On the Grasberg near Gmunden, a seventy-five-year-old man was found with an Italian passport; he claimed that he came from the village of Reindlmühle at the foot of the Grasberg, which, of course, the police, who had taken him to the Hotel Schachinger in Reindlmühle to warm up—he was suffering from total hypothermia—did not believe. The man, who called himself de Orio in his passport, was, according to his own account, actually called Pfuster and in 1907, when not yet eight years old, had gone with a traveling circus that had set up its big top in Reindlmühle first to Bohemia and from there via Poland and Romania to Italy and had finally stayed with the circus. Shortly before World War II, in 1937 to be precise, he had come back with the circus to Upper Austria and into the Traunsee area, and the circus had, in fact, set up its big top in Reindlmühle again. At that time, however, so he said, he had not revealed his true identity and had not had the slightest desire to stay in Reindlmühle; he had left with the circus again, this time for Hungary and Macedonia.
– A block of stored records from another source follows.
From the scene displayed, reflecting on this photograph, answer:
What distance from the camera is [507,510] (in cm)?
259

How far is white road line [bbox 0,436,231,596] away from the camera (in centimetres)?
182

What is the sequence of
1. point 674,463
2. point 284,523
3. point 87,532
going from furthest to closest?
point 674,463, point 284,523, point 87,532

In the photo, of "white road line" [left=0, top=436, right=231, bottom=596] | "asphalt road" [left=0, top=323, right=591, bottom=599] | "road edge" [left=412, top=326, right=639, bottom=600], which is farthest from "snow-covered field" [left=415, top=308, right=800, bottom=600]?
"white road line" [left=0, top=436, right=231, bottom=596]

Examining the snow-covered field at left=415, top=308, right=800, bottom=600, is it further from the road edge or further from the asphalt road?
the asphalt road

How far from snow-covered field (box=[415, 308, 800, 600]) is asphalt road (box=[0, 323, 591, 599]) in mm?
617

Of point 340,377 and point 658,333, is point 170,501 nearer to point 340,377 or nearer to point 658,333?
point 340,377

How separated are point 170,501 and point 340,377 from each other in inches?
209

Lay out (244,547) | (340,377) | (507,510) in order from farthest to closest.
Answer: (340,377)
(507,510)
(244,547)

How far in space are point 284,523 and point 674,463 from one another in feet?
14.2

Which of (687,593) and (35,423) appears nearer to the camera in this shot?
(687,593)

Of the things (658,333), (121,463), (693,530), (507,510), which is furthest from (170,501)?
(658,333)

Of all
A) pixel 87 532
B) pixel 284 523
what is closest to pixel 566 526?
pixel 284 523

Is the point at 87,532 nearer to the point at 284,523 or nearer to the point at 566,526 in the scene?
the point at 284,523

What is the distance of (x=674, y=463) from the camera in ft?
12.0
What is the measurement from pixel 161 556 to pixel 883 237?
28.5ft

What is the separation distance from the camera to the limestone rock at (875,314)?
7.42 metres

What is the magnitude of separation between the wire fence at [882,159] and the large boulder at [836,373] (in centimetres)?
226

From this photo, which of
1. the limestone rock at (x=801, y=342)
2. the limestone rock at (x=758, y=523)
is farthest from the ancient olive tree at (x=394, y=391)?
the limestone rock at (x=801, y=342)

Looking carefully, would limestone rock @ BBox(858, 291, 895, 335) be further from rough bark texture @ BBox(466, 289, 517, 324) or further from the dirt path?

It was only now, when he had, so to speak, reached the end of his tether, that he had made the effort to return to Reindlmühle. After a short time the police established that the man’s statements—he actually did come from Reindlmühle though he was officially an Italian—were true. It was also made known that for a long time people had thought the young Pfuster had fallen into the raging river Aurach and had been washed away.